■ **Records for the exercise**
──────
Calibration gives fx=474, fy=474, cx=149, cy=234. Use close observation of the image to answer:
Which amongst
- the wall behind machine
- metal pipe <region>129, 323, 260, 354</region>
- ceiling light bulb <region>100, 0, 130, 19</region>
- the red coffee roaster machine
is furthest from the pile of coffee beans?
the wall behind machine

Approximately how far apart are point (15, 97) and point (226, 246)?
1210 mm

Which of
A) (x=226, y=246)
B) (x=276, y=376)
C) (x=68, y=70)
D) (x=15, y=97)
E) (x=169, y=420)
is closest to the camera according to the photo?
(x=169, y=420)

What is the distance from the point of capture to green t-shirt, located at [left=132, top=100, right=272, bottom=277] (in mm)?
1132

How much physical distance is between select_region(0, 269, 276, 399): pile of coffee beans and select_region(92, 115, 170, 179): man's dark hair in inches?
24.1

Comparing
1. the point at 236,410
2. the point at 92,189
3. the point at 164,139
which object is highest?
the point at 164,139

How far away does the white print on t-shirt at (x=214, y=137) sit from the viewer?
──────
■ **What the task requires**
Copy every one of the entries above word for word, with no changes.

■ **The output**
Calibration gives fx=474, fy=474, cx=149, cy=234. Use close observation of the image to answer:
Which amongst
- the wall behind machine
- metal pipe <region>129, 323, 260, 354</region>
- ceiling light bulb <region>100, 0, 130, 19</region>
- the red coffee roaster machine
is furthest from the pile of coffee beans?
the wall behind machine

Approximately how far apart are point (15, 97) and point (226, 246)?
1210 mm

Which of
A) (x=226, y=246)
B) (x=276, y=376)
C) (x=68, y=70)
D) (x=15, y=97)
E) (x=169, y=420)
is closest to the camera according to the photo?
(x=169, y=420)

What is the distance from the point of capture to green t-shirt, located at [left=132, top=100, right=272, bottom=277] (in mm)?
1132

How much physical distance is between select_region(0, 269, 276, 399): pile of coffee beans and select_region(92, 115, 170, 179): man's dark hair in inches?
24.1

Comparing
1. the point at 236,410
2. the point at 92,189
3. the point at 164,139
which object is highest?
the point at 164,139

How far away does the white print on t-shirt at (x=214, y=137) sit from the viewer?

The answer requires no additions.